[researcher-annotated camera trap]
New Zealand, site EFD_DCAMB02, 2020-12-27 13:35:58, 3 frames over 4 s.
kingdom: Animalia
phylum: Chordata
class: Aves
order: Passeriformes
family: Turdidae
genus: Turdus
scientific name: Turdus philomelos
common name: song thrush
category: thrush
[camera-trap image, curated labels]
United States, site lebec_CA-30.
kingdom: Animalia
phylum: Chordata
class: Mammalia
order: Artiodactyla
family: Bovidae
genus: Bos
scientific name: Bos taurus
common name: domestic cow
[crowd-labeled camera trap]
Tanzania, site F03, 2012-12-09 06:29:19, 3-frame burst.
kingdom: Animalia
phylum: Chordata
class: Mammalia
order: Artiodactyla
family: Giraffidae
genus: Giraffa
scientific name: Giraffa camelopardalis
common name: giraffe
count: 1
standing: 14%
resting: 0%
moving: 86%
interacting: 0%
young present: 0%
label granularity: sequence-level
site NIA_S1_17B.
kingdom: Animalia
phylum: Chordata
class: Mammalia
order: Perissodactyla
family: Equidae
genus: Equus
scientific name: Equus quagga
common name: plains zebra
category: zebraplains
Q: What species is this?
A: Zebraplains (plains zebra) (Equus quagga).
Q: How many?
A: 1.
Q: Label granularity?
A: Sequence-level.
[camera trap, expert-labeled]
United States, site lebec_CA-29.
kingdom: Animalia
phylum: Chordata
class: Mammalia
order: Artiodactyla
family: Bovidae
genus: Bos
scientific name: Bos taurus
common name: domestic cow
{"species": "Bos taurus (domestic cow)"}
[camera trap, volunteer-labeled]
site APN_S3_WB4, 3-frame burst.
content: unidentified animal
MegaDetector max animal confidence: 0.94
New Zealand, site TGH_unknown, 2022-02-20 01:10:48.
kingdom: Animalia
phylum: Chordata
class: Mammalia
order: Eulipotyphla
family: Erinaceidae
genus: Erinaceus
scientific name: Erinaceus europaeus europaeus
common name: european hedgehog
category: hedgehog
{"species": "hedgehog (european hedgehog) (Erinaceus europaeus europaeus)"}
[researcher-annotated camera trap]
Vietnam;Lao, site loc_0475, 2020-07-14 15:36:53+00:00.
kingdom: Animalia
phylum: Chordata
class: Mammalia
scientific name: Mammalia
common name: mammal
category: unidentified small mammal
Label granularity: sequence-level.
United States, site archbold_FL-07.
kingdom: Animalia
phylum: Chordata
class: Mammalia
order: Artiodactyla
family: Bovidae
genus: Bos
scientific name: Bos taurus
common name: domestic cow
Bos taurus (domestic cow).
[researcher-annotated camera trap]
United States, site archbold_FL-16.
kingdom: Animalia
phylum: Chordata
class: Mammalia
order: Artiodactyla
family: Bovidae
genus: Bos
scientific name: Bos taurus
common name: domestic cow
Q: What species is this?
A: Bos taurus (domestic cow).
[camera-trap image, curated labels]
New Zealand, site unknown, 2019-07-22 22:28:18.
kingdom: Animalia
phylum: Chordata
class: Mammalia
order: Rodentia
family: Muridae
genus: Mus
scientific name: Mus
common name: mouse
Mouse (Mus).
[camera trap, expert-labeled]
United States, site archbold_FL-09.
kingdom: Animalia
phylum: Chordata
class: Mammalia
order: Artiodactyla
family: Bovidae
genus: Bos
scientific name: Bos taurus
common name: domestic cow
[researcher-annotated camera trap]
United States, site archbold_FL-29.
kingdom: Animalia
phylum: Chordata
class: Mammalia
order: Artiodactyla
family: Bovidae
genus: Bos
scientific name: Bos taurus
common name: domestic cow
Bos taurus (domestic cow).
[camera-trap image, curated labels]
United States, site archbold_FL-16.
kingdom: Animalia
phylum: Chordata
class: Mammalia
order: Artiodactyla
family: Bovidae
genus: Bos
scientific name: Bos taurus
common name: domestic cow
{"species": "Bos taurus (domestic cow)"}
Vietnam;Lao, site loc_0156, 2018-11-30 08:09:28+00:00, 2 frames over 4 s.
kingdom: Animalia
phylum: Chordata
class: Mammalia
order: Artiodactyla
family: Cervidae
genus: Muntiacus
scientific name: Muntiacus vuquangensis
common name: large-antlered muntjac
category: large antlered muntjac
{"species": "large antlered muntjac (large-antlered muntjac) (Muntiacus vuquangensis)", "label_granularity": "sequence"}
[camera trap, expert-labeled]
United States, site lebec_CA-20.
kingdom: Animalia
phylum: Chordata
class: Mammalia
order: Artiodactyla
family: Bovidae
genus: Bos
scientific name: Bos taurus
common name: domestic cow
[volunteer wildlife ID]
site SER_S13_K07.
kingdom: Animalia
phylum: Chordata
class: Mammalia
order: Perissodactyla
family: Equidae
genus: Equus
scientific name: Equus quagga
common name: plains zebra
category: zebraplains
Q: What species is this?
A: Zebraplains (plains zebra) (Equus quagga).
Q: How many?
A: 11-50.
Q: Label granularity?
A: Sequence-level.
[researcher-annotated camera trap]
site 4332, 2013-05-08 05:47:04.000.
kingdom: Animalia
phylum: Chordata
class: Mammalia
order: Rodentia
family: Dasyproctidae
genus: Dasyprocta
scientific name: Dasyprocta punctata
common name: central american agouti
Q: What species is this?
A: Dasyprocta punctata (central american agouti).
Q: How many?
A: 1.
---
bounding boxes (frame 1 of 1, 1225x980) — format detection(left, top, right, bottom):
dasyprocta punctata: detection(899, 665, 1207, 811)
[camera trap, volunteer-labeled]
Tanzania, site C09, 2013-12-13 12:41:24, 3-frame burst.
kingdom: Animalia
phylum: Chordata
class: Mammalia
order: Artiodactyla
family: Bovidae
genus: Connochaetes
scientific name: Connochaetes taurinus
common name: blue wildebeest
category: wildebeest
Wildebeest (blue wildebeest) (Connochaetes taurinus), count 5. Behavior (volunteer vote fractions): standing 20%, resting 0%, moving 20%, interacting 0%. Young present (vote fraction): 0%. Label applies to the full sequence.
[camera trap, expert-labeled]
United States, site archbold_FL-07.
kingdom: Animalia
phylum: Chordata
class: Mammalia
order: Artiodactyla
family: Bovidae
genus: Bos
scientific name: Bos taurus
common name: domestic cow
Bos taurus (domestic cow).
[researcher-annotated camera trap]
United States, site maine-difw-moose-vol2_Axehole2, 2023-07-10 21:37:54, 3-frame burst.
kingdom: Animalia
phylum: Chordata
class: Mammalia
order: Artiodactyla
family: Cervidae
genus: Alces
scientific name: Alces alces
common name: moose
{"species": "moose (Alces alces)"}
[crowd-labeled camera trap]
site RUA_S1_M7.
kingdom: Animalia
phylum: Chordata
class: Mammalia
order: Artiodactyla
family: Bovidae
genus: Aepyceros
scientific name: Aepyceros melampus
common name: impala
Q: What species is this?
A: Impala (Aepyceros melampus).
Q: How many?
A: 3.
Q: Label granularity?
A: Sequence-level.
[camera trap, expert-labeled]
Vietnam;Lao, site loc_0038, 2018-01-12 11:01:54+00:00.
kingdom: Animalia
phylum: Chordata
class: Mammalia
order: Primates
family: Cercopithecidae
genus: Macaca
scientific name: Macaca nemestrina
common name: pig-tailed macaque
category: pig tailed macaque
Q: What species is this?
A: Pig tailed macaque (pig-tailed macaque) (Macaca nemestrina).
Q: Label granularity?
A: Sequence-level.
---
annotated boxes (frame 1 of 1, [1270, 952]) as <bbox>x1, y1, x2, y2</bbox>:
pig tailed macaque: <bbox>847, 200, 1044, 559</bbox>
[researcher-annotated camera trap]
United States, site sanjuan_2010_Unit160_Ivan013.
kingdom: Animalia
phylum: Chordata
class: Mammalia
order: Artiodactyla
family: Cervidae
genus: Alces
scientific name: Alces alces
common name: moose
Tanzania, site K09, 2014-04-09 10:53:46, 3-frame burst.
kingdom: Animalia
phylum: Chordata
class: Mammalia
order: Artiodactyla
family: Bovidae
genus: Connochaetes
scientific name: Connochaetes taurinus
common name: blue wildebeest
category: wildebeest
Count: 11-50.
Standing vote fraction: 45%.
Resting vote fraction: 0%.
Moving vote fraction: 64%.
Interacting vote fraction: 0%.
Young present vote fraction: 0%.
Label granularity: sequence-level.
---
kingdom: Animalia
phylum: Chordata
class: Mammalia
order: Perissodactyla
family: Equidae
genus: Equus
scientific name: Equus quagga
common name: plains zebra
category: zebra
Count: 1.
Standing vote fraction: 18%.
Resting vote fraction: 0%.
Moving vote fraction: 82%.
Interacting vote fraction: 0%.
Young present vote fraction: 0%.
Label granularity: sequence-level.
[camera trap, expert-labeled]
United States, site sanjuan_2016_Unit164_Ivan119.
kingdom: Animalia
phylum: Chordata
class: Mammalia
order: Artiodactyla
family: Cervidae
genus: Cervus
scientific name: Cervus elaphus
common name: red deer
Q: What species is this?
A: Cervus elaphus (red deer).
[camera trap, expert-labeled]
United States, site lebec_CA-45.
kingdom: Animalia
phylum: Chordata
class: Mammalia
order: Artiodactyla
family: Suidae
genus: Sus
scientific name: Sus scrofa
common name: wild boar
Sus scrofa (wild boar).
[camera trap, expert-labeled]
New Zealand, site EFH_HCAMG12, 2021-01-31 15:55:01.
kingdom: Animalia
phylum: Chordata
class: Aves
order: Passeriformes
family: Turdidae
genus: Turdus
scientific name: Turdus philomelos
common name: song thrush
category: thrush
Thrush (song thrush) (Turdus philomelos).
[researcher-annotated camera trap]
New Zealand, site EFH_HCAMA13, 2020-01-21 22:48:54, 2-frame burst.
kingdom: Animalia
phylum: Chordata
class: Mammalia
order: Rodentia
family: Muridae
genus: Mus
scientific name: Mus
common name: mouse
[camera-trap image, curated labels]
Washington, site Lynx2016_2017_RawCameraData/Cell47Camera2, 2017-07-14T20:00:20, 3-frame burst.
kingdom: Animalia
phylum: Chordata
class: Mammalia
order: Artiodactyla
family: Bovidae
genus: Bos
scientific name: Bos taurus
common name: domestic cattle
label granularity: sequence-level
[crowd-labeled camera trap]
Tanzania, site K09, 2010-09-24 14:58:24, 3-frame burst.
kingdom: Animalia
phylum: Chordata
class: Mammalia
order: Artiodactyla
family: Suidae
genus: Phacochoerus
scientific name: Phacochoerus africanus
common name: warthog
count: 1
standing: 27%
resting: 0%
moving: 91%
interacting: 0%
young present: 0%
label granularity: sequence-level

» TO DO
The response must contain each line above that holds the string "muntjac".

» ANSWER TO THE PROBLEM
common name: large-antlered muntjac
category: large antlered muntjac
{"species": "large antlered muntjac (large-antlered muntjac) (Muntiacus vuquangensis)", "label_granularity": "sequence"}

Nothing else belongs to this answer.